The Kilozos arrived on March 11, 2016. They spoke no English, but Msimbwa spoke a little French and could communicate via a French interpreter.

Nay said Msimbwa also spoke Swahili and Bembe, languages native to central and east African nations. "He could say 'hello' in English and could understand only that," Nay said.

The language barrier did not stop Msimbwa. He found a job bagging groceries at Kroger. Eventually, he moved on to washing dishes for local restaurants. Nay said Msimbwa has learned more English.

The Virginia Department of Social Services helped the Kilozos get Medicaid and food stamps.

Etunyema couldn't work because she had six children to care for, with the seventh on the way. She hasn't had the opportunity to learn English like her children and husband, Nay said. The family speaks Swahili at home.

The Kilozo children have adjusted to life in Lexington.

Marie, Cyprien and Masoka play on their schools' soccer teams.

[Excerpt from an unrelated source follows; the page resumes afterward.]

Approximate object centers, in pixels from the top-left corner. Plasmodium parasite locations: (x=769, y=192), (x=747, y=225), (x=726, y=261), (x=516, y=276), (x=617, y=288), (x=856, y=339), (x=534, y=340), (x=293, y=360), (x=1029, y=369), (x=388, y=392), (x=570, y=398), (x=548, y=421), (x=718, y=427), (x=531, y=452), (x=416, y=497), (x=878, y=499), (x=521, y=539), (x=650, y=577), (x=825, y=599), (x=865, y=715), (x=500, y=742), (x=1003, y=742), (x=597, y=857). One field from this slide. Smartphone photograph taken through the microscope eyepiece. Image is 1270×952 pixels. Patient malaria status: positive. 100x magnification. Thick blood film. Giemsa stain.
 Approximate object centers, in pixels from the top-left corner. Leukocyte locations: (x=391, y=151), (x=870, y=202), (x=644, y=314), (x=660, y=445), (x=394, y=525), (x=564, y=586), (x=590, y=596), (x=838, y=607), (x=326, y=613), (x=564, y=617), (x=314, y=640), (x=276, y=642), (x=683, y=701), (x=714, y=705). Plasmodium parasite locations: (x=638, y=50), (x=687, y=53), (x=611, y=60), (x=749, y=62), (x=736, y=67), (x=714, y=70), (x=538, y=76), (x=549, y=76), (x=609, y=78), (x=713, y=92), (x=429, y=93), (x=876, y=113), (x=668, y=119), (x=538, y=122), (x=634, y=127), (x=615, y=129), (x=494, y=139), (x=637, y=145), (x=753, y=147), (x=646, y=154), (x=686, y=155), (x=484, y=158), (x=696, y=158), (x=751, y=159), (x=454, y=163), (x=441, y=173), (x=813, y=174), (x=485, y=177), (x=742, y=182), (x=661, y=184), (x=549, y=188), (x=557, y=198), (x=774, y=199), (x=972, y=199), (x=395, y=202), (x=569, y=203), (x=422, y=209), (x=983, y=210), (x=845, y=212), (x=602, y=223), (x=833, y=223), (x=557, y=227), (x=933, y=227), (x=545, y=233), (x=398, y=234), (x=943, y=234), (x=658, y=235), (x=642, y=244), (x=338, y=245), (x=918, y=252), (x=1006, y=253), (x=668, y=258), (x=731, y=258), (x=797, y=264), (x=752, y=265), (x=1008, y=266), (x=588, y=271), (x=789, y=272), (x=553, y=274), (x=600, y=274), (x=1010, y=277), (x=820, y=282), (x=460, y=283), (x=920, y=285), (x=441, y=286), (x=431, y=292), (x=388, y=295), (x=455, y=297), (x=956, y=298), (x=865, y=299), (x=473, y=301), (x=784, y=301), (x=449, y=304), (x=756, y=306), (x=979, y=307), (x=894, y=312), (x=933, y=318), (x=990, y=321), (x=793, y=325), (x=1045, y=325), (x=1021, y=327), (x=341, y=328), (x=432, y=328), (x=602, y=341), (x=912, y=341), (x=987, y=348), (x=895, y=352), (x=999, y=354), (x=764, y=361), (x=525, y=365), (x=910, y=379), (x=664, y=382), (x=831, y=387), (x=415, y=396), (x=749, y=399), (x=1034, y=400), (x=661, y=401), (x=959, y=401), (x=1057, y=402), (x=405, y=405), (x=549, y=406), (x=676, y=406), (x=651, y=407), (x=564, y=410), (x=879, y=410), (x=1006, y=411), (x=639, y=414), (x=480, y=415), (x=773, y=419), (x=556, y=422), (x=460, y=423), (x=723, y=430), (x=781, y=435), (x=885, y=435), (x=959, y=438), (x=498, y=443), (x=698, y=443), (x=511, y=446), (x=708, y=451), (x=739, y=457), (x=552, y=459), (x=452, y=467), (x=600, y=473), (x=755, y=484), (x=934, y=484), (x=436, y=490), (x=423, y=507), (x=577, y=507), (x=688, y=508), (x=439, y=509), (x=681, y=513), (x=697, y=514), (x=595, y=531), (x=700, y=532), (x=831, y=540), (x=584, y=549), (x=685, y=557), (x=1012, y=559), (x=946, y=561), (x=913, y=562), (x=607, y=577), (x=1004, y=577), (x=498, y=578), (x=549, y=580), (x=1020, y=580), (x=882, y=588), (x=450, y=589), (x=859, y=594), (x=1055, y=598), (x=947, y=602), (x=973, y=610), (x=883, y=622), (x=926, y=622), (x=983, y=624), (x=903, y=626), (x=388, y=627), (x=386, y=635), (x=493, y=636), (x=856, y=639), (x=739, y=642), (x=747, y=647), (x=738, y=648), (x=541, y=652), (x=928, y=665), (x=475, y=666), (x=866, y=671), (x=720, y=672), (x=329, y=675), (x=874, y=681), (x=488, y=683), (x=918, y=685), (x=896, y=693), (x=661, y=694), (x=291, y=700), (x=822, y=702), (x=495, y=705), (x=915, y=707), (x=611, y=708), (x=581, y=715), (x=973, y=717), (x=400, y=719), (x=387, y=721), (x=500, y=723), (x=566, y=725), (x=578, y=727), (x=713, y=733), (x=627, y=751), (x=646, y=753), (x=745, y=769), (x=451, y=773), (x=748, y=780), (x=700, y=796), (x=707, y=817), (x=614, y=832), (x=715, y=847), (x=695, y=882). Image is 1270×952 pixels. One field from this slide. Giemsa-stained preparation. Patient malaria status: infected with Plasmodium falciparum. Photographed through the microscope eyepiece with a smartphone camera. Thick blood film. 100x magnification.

They have made good grades and good friends in the local elementary and middle schools. But they said the food is the best part of living in America.

Cyprien said his favorite food he has tried so far is green grapes.

But the Kilozos plan to move to Kentucky in June.

"I think culturally they were a bit starved [for] people of their own background," Nay said.

The Kilozos will join Msimbwa's sister in a Congolese refugee community in Bowling Green.

Msimbwa moved there earlier this year to find a better-paying job working at a Perdue processing plant and to prepare a new home for his family.